Leave out the pictures and retype exactly the lines from the line with "From what is captured" through the end of the listing below.

■ Listing
-- START --
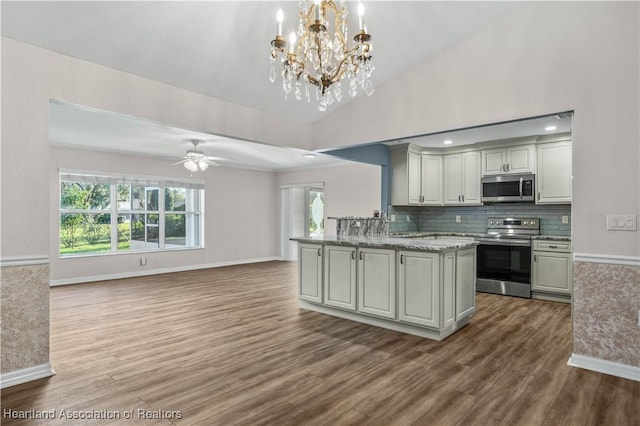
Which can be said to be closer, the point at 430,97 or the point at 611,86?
the point at 611,86

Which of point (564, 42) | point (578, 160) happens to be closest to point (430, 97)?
point (564, 42)

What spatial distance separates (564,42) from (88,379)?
14.6ft

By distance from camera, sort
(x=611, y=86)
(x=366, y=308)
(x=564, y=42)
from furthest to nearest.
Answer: (x=366, y=308), (x=564, y=42), (x=611, y=86)

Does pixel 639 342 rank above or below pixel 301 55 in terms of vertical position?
below

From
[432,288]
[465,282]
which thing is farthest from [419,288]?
[465,282]

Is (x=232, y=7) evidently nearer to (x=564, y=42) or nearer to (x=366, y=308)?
(x=564, y=42)

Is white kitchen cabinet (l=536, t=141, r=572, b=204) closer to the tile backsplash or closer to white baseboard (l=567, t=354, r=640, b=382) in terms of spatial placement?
the tile backsplash

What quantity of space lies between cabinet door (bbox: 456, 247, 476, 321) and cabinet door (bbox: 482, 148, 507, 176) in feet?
7.62

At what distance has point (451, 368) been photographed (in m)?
2.89

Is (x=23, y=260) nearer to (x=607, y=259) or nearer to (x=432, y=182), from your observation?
(x=607, y=259)

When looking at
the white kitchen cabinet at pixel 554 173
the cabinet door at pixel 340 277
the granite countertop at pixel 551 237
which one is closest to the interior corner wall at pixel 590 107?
the cabinet door at pixel 340 277

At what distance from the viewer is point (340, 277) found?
428cm

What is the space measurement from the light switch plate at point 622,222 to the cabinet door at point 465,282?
4.23 feet

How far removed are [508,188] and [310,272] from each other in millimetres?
3351
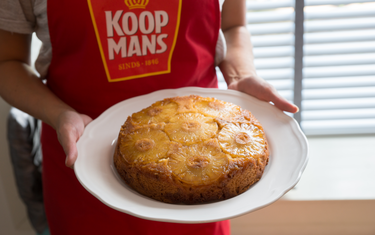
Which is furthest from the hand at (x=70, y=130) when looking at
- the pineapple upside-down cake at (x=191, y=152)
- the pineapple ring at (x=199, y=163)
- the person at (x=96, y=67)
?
the pineapple ring at (x=199, y=163)

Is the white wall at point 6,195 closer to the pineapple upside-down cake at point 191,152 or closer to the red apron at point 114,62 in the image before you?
the red apron at point 114,62

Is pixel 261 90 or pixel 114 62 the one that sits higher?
pixel 114 62

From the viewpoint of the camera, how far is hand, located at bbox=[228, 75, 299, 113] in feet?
3.74

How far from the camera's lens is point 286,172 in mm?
918

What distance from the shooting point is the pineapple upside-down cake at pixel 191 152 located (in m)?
0.94

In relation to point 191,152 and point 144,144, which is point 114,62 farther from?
point 191,152

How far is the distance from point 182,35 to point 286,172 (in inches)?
26.4

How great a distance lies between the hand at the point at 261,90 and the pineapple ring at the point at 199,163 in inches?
11.9

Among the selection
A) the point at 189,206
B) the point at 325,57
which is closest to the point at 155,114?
the point at 189,206

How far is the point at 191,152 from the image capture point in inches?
39.6

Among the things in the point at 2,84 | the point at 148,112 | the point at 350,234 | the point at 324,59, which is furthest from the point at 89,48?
the point at 350,234

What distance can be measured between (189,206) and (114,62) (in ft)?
2.11

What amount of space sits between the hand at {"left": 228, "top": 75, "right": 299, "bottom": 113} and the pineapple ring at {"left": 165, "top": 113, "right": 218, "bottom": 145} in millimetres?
237

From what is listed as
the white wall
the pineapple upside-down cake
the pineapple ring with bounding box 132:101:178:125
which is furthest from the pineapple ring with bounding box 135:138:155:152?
the white wall
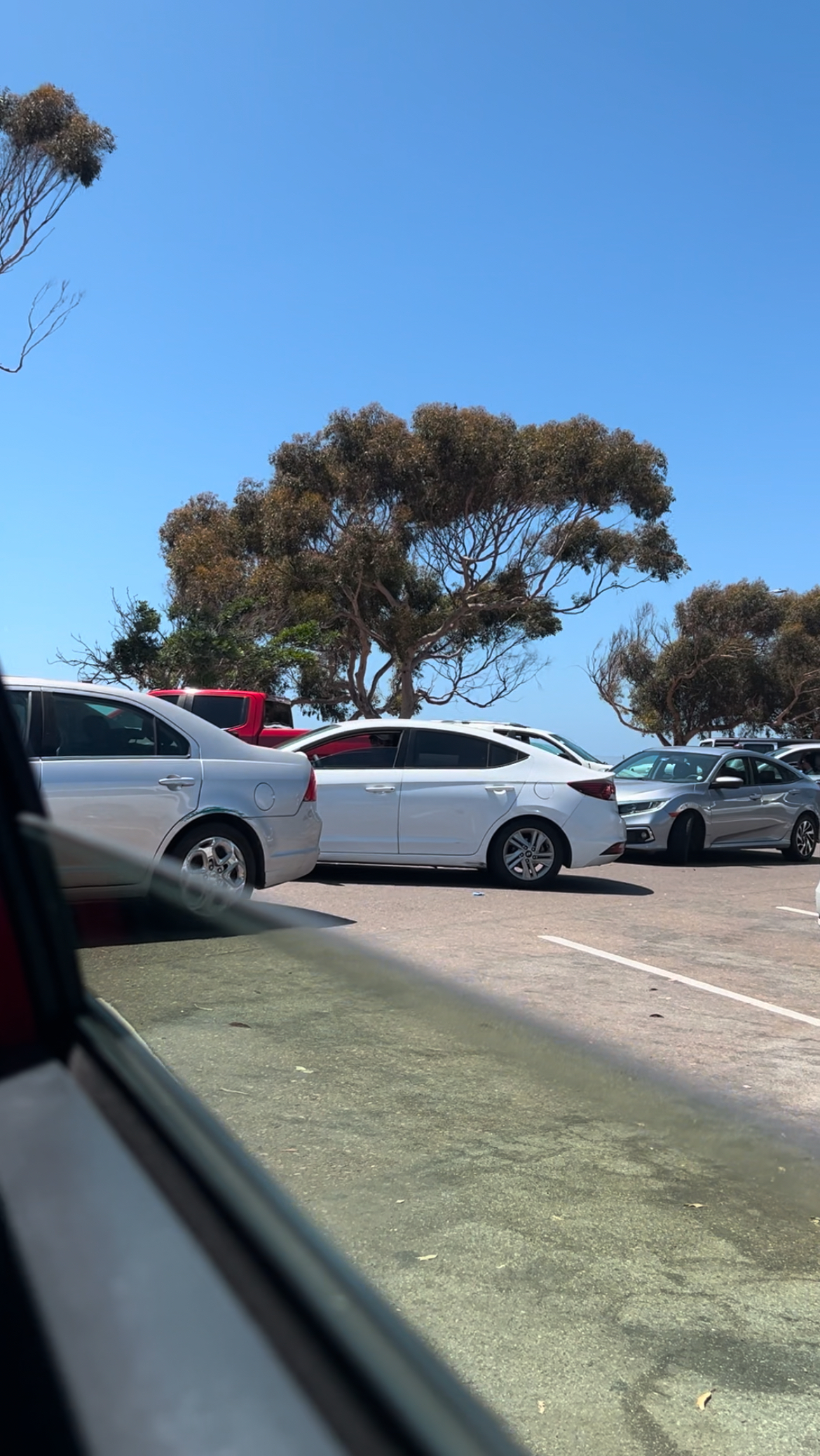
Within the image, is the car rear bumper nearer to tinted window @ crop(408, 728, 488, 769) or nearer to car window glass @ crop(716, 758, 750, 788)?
tinted window @ crop(408, 728, 488, 769)

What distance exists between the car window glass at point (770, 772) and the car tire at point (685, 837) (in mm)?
1277

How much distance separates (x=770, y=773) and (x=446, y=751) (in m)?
6.30

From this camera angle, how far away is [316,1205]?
2.68 feet

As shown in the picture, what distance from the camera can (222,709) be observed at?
16.1 meters

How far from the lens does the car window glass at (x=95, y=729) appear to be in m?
6.99

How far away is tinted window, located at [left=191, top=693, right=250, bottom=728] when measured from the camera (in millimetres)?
15922

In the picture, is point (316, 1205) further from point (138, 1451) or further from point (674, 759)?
point (674, 759)

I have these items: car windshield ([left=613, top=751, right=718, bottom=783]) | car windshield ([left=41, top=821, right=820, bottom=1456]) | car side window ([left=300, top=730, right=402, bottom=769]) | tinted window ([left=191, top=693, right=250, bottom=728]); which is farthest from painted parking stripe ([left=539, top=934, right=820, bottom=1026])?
tinted window ([left=191, top=693, right=250, bottom=728])

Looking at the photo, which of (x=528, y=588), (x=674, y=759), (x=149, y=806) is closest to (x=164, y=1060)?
(x=149, y=806)

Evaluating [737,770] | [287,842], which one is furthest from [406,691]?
[287,842]

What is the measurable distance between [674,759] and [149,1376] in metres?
15.5

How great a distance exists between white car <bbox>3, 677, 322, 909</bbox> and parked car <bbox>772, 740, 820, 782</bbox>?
15.2m

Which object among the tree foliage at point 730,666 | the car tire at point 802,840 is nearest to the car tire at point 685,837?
the car tire at point 802,840

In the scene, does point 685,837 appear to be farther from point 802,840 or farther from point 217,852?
point 217,852
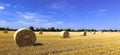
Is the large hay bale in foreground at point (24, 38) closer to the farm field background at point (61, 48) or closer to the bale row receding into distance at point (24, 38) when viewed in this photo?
the bale row receding into distance at point (24, 38)

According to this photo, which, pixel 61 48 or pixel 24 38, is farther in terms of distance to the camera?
pixel 24 38

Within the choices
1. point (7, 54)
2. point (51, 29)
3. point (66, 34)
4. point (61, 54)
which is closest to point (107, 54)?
point (61, 54)

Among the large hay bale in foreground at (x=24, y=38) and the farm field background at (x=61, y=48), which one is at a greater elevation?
the large hay bale in foreground at (x=24, y=38)

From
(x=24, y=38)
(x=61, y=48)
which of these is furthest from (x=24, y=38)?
(x=61, y=48)

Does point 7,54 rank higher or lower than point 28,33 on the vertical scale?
lower

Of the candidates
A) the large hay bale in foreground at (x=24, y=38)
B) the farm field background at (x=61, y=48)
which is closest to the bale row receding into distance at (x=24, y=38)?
the large hay bale in foreground at (x=24, y=38)

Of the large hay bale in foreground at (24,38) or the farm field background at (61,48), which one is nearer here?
the farm field background at (61,48)

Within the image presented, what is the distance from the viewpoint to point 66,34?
101 ft

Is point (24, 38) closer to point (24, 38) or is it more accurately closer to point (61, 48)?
point (24, 38)

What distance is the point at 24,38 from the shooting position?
55.7 ft

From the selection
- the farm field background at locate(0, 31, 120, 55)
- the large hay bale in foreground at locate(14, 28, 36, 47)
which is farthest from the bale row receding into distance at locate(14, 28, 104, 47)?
the farm field background at locate(0, 31, 120, 55)

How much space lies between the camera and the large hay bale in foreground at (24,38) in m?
16.5

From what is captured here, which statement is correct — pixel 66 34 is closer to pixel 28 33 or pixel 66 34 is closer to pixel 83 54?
pixel 28 33

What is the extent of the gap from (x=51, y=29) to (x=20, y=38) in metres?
63.8
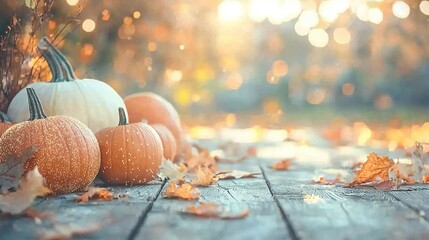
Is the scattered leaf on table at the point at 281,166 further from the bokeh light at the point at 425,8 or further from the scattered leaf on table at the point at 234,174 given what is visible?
the bokeh light at the point at 425,8

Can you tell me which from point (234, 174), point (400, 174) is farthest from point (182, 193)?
point (400, 174)

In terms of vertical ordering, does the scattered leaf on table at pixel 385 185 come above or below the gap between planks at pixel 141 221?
below

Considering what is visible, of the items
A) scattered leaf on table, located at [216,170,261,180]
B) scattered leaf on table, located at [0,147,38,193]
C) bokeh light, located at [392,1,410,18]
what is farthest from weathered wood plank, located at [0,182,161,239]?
bokeh light, located at [392,1,410,18]

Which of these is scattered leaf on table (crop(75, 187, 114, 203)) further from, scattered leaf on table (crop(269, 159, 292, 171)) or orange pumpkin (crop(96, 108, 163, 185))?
scattered leaf on table (crop(269, 159, 292, 171))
-- END --
■ Response to the exercise
From what is captured here, which statement is correct — pixel 66 34 is closer to pixel 28 33 or pixel 66 34 is closer to pixel 83 54?
pixel 28 33

What is the extent of the gap from (x=51, y=29) to (x=20, y=38) in metres?
63.8
Is the scattered leaf on table at the point at 281,166 further from the bokeh light at the point at 425,8 or further from the scattered leaf on table at the point at 234,174 given what is visible?
the bokeh light at the point at 425,8

Can you tell me which from point (234, 174), point (400, 174) is farthest from point (182, 193)?
point (400, 174)

In terms of vertical ordering, does the scattered leaf on table at pixel 385 185 come above or below the gap between planks at pixel 141 221?
below

Considering what is visible, of the items
A) scattered leaf on table, located at [216,170,261,180]
B) scattered leaf on table, located at [0,147,38,193]
C) bokeh light, located at [392,1,410,18]
what is farthest from weathered wood plank, located at [0,182,161,239]?
bokeh light, located at [392,1,410,18]

Which of these is scattered leaf on table (crop(75, 187, 114, 203)) further from, scattered leaf on table (crop(269, 159, 292, 171)) or orange pumpkin (crop(96, 108, 163, 185))?
scattered leaf on table (crop(269, 159, 292, 171))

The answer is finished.